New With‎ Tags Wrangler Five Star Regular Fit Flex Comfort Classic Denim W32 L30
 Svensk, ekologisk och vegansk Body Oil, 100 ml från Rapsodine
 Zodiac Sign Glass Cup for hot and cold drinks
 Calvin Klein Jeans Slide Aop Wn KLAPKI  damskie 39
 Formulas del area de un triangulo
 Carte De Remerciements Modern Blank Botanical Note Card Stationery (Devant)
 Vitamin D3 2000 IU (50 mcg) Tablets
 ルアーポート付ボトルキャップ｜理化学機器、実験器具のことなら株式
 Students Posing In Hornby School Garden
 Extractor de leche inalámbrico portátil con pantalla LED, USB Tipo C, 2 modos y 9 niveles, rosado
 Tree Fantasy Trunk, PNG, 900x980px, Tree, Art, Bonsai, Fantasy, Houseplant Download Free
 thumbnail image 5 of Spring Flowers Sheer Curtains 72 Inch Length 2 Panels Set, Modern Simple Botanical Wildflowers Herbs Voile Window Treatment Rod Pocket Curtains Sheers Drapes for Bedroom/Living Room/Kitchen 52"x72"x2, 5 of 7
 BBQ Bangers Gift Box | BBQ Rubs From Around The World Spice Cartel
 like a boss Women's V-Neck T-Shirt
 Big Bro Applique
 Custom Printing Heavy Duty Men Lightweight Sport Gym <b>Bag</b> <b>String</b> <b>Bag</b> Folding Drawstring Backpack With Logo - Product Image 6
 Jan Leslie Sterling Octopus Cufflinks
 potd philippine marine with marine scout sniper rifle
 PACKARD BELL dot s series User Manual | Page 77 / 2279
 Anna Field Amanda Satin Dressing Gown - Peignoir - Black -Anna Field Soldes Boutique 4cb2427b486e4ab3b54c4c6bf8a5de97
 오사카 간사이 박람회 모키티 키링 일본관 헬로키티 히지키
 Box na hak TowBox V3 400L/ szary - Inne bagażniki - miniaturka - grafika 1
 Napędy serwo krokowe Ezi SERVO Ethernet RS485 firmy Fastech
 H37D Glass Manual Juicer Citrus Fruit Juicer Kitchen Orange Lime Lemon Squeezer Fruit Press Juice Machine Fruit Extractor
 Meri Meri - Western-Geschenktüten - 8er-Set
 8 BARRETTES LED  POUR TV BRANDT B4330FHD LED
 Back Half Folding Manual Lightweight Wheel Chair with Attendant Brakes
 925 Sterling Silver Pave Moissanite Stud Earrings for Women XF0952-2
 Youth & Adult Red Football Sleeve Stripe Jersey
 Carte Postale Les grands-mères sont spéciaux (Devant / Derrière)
----
◆ WORK REQUEST ◆
An exact copy of the listing above is all the answer should hold.

◆ ANSWER TO THIS PROBLEM ◆
New With‎ Tags Wrangler Five Star Regular Fit Flex Comfort Classic Denim W32 L30
 Svensk, ekologisk och vegansk Body Oil, 100 ml från Rapsodine
 Zodiac Sign Glass Cup for hot and cold drinks
 Calvin Klein Jeans Slide Aop Wn KLAPKI  damskie 39
 Formulas del area de un triangulo
 Carte De Remerciements Modern Blank Botanical Note Card Stationery (Devant)
 Vitamin D3 2000 IU (50 mcg) Tablets
 ルアーポート付ボトルキャップ｜理化学機器、実験器具のことなら株式
 Students Posing In Hornby School Garden
 Extractor de leche inalámbrico portátil con pantalla LED, USB Tipo C, 2 modos y 9 niveles, rosado
 Tree Fantasy Trunk, PNG, 900x980px, Tree, Art, Bonsai, Fantasy, Houseplant Download Free
 thumbnail image 5 of Spring Flowers Sheer Curtains 72 Inch Length 2 Panels Set, Modern Simple Botanical Wildflowers Herbs Voile Window Treatment Rod Pocket Curtains Sheers Drapes for Bedroom/Living Room/Kitchen 52"x72"x2, 5 of 7
 BBQ Bangers Gift Box | BBQ Rubs From Around The World Spice Cartel
 like a boss Women's V-Neck T-Shirt
 Big Bro Applique
 Custom Printing Heavy Duty Men Lightweight Sport Gym <b>Bag</b> <b>String</b> <b>Bag</b> Folding Drawstring Backpack With Logo - Product Image 6
 Jan Leslie Sterling Octopus Cufflinks
 potd philippine marine with marine scout sniper rifle
 PACKARD BELL dot s series User Manual | Page 77 / 2279
 Anna Field Amanda Satin Dressing Gown - Peignoir - Black -Anna Field Soldes Boutique 4cb2427b486e4ab3b54c4c6bf8a5de97
 오사카 간사이 박람회 모키티 키링 일본관 헬로키티 히지키
 Box na hak TowBox V3 400L/ szary - Inne bagażniki - miniaturka - grafika 1
 Napędy serwo krokowe Ezi SERVO Ethernet RS485 firmy Fastech
 H37D Glass Manual Juicer Citrus Fruit Juicer Kitchen Orange Lime Lemon Squeezer Fruit Press Juice Machine Fruit Extractor
 Meri Meri - Western-Geschenktüten - 8er-Set
 8 BARRETTES LED  POUR TV BRANDT B4330FHD LED
 Back Half Folding Manual Lightweight Wheel Chair with Attendant Brakes
 925 Sterling Silver Pave Moissanite Stud Earrings for Women XF0952-2
 Youth & Adult Red Football Sleeve Stripe Jersey
 Carte Postale Les grands-mères sont spéciaux (Devant / Derrière)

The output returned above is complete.